Begin TEXT PASSAGE

Observe that (1) implies that a power law distribution will look roughly as a straight line if graphed
on a log-log scale with the line’s slope being equal to its exponent α.
A remarkable feature of a power law distribution is that all its moments above 1 are infinite,
which implies that fluctuations around the mean can be arbitrarily high. This means that when
we randomly choose a node in a scale-free network, we do not know what to expect: The selected
node’s degree could be tiny or arbitrarily large. In particular, this property predicts the emergence
of hubs, i.e., nodes whose degrees can become disproportionally large (think e.g., of the number of
people following a celebrity account on Twitter).
Pick a consecutive 12 months period contained within the range from January 2000 to March
2002 (inclusively). Use the functions you implemented for Tasks 1 and 3 of the final project
to extract a slice of the weighted network contained within the period you chose. Analyse its
properties by answering the questions below. Note that if you worked on the final project jointly
with another student, you and your partner must choose different slices to analyse.
- The number of connections originating at or attracted by nodes in a scale-free network follows
an 80/20 rule, that is, roughly 20% of the nodes are either origins or destinations of 80% of
all edges in the network. (These 20% of nodes are, in fact, the hubs.)1 Use the code you
developed for Task 4 of the final project to compute the total weighted degree of all edges
originating at (respectively attracted by) the 20% highest out-degree (respectively, in-degree)

End TEXT PASSAGE
Begin MATERIAL FOR THIS TASK

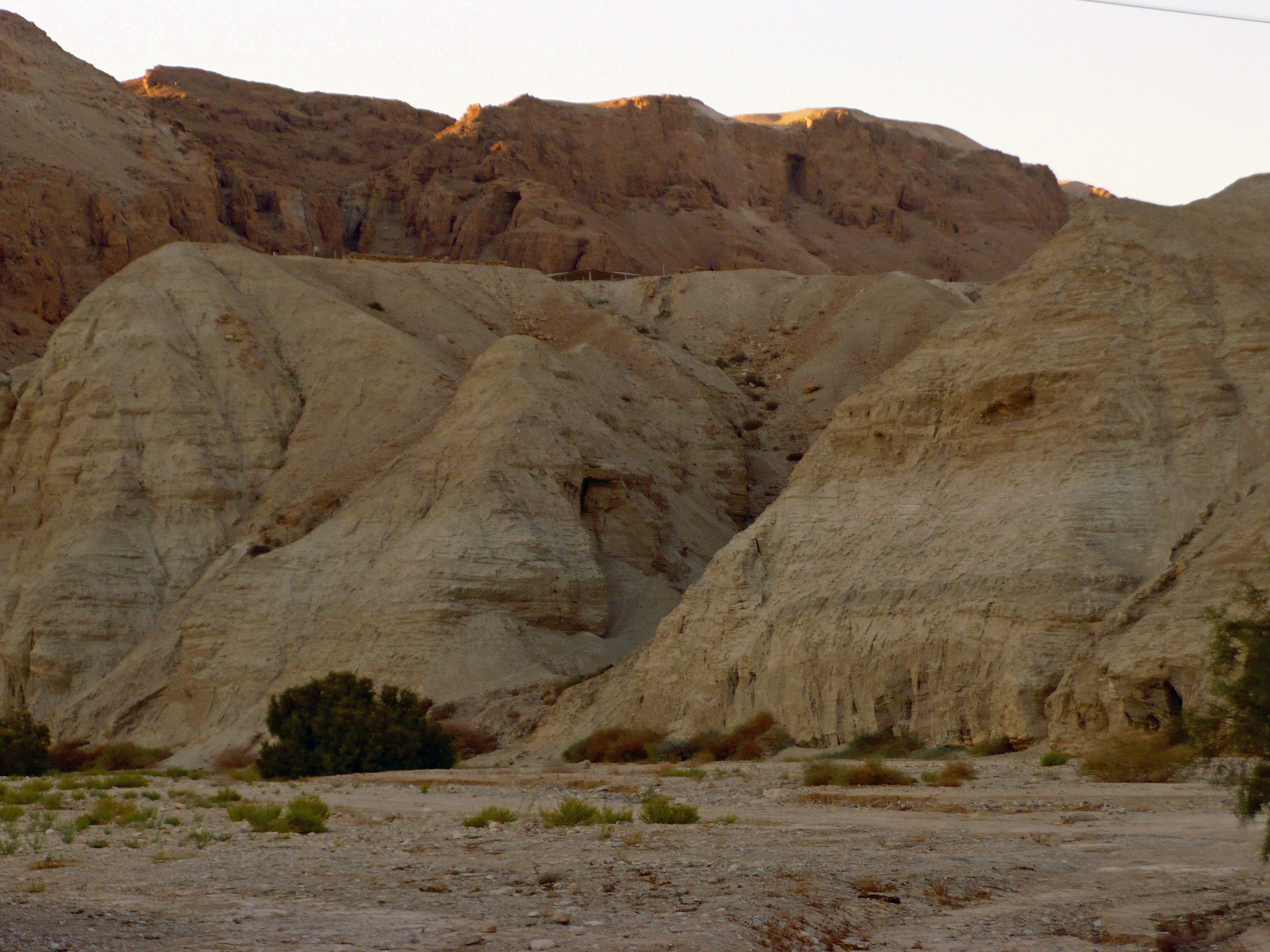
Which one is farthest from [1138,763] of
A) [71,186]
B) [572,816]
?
[71,186]

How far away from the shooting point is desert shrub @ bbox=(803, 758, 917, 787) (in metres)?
20.3

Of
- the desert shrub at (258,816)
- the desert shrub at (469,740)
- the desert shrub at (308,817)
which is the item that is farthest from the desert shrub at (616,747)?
the desert shrub at (308,817)

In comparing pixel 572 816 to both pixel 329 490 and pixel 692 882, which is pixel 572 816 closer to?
pixel 692 882

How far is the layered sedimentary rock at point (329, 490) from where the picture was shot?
40000 mm

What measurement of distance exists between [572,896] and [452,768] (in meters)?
20.7

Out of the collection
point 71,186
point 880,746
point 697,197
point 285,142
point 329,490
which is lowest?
point 880,746

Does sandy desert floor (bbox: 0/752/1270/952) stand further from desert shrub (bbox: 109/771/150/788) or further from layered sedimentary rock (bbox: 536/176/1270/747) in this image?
desert shrub (bbox: 109/771/150/788)

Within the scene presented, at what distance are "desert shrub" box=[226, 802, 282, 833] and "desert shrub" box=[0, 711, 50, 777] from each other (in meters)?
17.7

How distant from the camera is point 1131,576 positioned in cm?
2566

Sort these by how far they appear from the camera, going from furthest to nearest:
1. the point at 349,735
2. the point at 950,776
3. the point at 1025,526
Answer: the point at 349,735, the point at 1025,526, the point at 950,776

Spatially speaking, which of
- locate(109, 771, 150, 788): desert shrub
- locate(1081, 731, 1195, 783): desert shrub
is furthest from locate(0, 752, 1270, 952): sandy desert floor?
locate(109, 771, 150, 788): desert shrub

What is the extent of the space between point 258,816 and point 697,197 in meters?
93.0

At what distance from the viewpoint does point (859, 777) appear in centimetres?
2050

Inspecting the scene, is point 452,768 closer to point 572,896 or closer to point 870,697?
point 870,697
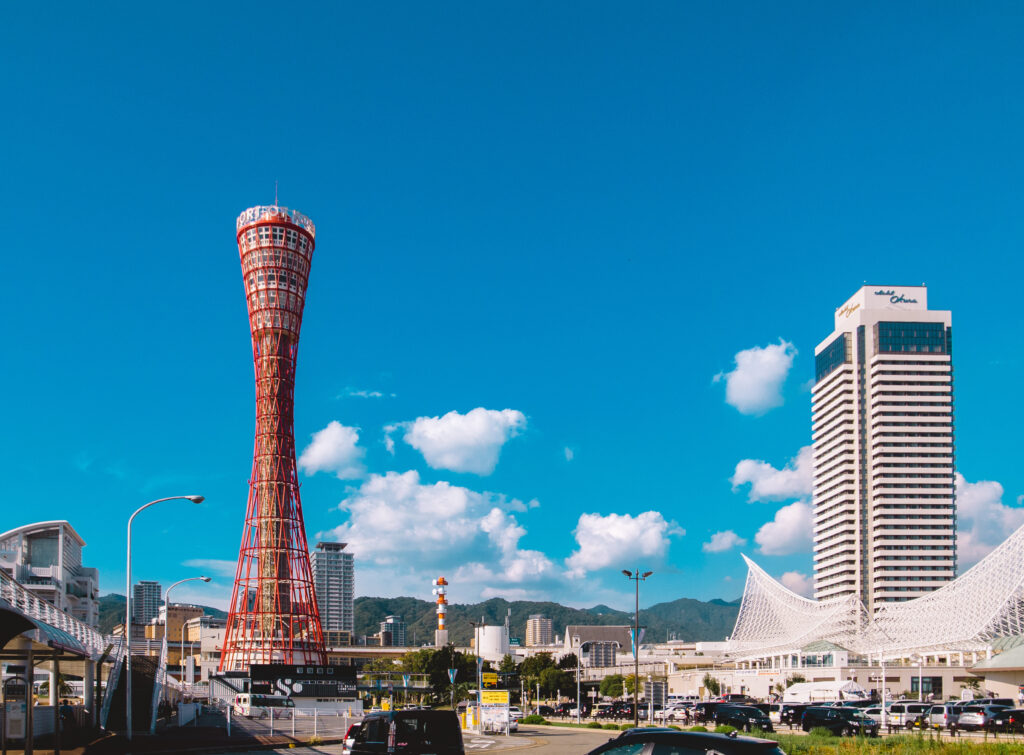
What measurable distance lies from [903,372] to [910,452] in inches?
559

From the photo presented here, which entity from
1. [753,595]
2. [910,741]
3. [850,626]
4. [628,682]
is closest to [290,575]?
[910,741]

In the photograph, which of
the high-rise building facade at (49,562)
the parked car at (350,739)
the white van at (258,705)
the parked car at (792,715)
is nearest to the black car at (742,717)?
the parked car at (792,715)

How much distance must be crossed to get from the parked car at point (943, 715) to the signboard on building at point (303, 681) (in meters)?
46.5

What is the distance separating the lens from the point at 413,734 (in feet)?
64.8

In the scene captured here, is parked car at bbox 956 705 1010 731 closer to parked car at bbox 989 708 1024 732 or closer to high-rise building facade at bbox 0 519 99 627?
parked car at bbox 989 708 1024 732

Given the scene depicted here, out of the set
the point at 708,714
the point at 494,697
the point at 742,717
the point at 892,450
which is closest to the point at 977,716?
the point at 742,717

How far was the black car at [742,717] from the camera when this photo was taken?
4534cm

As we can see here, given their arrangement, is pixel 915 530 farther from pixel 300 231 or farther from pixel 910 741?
pixel 910 741

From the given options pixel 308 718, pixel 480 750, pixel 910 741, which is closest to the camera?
pixel 910 741

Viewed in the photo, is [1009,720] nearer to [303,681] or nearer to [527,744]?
[527,744]

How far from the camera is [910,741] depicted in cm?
2480

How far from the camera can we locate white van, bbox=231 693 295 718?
6536 cm

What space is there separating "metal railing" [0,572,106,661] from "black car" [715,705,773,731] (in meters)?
27.3

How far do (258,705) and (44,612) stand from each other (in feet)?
144
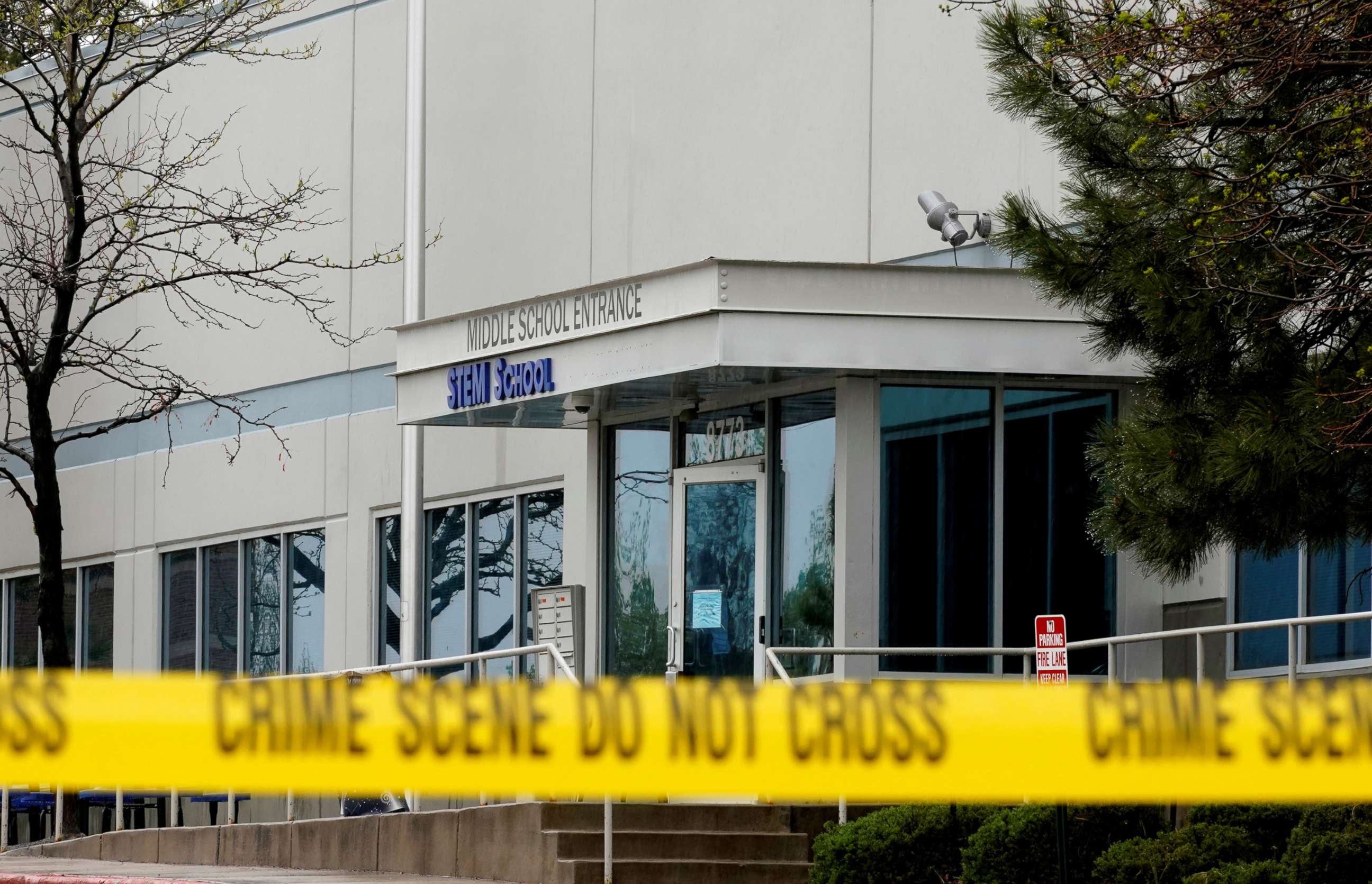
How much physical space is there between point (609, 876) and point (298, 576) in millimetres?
12339

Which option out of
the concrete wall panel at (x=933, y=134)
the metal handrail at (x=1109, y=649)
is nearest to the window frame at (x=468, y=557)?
the concrete wall panel at (x=933, y=134)

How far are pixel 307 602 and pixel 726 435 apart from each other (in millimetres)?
9036

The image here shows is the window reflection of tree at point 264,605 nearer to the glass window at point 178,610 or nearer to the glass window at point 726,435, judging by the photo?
the glass window at point 178,610

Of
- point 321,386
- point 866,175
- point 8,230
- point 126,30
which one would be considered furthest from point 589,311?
point 8,230

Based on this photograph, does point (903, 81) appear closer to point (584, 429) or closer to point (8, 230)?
point (584, 429)

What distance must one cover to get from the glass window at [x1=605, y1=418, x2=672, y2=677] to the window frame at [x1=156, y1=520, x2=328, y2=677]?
22.8 ft

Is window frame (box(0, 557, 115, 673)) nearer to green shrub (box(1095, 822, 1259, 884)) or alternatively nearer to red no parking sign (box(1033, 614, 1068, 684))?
green shrub (box(1095, 822, 1259, 884))

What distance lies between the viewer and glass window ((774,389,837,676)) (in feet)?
53.3

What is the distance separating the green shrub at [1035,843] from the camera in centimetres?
1262

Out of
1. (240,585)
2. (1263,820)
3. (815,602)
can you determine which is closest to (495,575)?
(240,585)

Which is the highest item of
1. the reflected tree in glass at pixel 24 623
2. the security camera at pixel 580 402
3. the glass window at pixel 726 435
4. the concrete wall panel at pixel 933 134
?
the concrete wall panel at pixel 933 134

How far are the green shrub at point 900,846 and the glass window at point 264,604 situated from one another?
13060 mm

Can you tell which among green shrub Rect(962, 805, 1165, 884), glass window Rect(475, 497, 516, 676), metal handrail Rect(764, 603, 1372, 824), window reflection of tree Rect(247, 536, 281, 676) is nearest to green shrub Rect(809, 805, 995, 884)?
green shrub Rect(962, 805, 1165, 884)

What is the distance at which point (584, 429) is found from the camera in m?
20.9
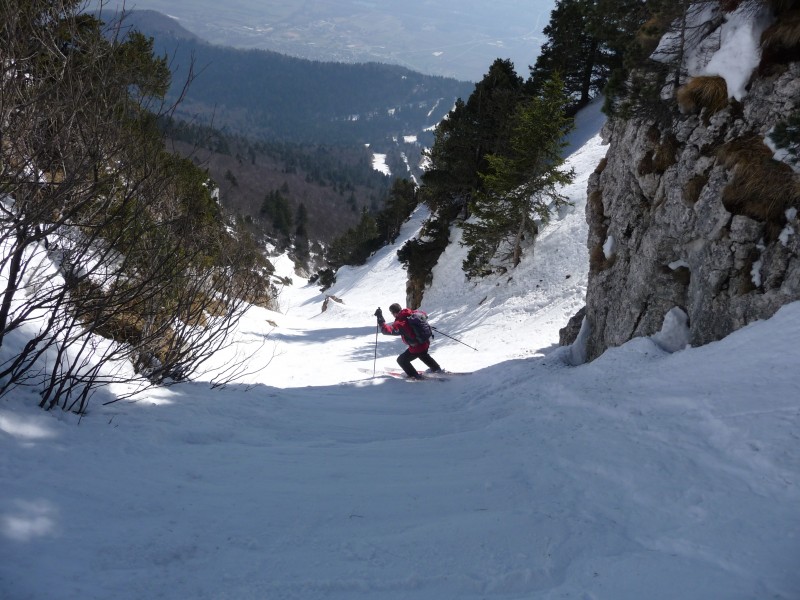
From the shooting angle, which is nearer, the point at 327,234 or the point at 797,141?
the point at 797,141

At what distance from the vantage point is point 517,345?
13.8 m

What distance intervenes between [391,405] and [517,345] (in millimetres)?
7338

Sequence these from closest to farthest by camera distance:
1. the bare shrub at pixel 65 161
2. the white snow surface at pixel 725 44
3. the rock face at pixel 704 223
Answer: the bare shrub at pixel 65 161
the rock face at pixel 704 223
the white snow surface at pixel 725 44

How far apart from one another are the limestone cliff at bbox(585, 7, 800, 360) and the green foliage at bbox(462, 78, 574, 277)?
30.4 ft

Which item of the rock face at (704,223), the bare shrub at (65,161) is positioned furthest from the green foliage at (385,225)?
the bare shrub at (65,161)

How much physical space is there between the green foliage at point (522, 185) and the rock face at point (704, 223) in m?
9.17

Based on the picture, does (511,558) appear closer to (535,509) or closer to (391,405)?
(535,509)

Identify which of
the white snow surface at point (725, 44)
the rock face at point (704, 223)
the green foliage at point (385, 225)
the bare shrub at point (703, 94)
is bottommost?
the rock face at point (704, 223)

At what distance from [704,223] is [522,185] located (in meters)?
13.5

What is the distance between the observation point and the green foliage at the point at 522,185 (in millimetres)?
17875

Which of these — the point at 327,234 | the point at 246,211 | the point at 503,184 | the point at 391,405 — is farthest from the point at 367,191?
the point at 391,405

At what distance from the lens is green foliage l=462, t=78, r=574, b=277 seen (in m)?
17.9

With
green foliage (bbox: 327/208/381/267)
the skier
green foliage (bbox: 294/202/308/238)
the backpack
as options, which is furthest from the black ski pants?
green foliage (bbox: 294/202/308/238)

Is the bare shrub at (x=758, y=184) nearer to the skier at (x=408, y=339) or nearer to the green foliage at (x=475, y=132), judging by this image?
the skier at (x=408, y=339)
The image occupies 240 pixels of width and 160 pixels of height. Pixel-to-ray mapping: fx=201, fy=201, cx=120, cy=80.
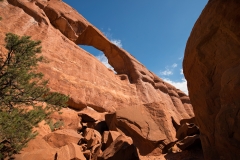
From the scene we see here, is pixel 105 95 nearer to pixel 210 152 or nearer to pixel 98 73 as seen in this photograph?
pixel 98 73

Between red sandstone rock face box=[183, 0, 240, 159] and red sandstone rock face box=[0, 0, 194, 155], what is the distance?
345cm

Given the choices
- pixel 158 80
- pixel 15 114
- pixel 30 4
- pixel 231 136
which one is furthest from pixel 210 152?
pixel 158 80

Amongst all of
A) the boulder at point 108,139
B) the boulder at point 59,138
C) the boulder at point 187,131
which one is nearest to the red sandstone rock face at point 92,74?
the boulder at point 187,131

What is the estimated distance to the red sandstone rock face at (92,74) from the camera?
947cm

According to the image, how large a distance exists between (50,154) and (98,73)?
1451 cm

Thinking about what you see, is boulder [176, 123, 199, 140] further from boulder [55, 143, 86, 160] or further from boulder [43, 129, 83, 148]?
boulder [55, 143, 86, 160]

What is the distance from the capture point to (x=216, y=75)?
17.6 ft

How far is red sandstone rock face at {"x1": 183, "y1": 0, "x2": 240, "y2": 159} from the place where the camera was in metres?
4.33

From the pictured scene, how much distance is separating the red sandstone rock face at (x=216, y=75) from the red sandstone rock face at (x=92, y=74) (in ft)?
11.3

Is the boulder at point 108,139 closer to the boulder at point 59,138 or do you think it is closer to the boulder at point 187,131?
the boulder at point 59,138

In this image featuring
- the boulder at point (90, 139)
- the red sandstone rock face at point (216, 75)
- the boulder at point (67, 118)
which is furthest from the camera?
the boulder at point (67, 118)

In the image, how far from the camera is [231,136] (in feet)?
14.2

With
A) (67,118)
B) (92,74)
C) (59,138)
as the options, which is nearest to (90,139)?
(59,138)

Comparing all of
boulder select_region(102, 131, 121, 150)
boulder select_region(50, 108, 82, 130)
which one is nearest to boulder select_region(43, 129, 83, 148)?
boulder select_region(102, 131, 121, 150)
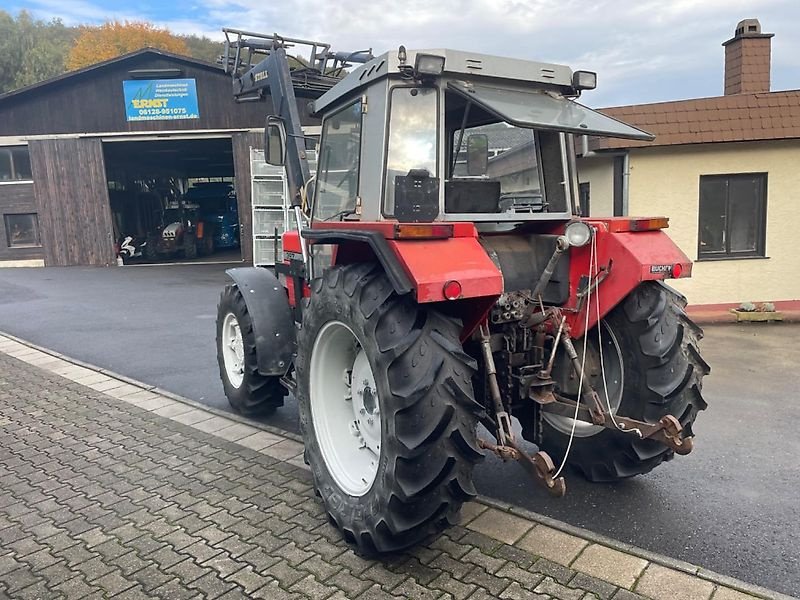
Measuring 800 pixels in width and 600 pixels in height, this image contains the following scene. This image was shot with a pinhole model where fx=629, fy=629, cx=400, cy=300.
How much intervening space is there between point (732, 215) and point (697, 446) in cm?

End MATERIAL FOR THIS TASK

SET OF TASKS »
1. Collect every line of the rows above that contains the word "there".
2. Carry on with the text on power laws and scale-free networks, starting after its last sentence.

RESPONSES PER TASK »
1.
What space is there separating "metal railing" [0,572,106,661] from "black car" [715,705,773,731] (in meters)?
How much physical space is there between point (609, 876) and point (298, 576) in millimetres?
How much physical space is there between the green foliage at point (522, 185) and the rock face at point (704, 223) in m?
How much intervening space is there between point (732, 215) and point (697, 446) in cm?

2.
nodes in the network slice you selected. Briefly describe the methodology you used and your
findings. Does the 80/20 rule indeed apply to your chosen network slice? You may use
visualisations to support your conclusions. (15%)
- Another interesting property of the scale-free networks (colloquially known as “the rich get
richer”) is that the maximum node degree kmax is directly proportional to the number of
nodes in the network. Use the functions you implemented for Tasks 3 and 4 of the final
project to compute kmax (for both in and out degrees) and the number of nodes for the
sub-slices containing the Emails sent within the first n months, where 1 ≤ n ≤ 12, of your
chosen network slice. Briefly describe the methodology you used and your findings. Does
kmax for either in or out degrees (or both) indeed grow linearly with the number of nodes in
your chosen network slice? You may use visualisations to support your conclusions. (15%)
1This rule was originally formulated by a 19th century economist Vilfredo Pareto in the context of wealth
distribution in a capitalist free-market society: Roughly 80% of money is earned by only 20% of the population.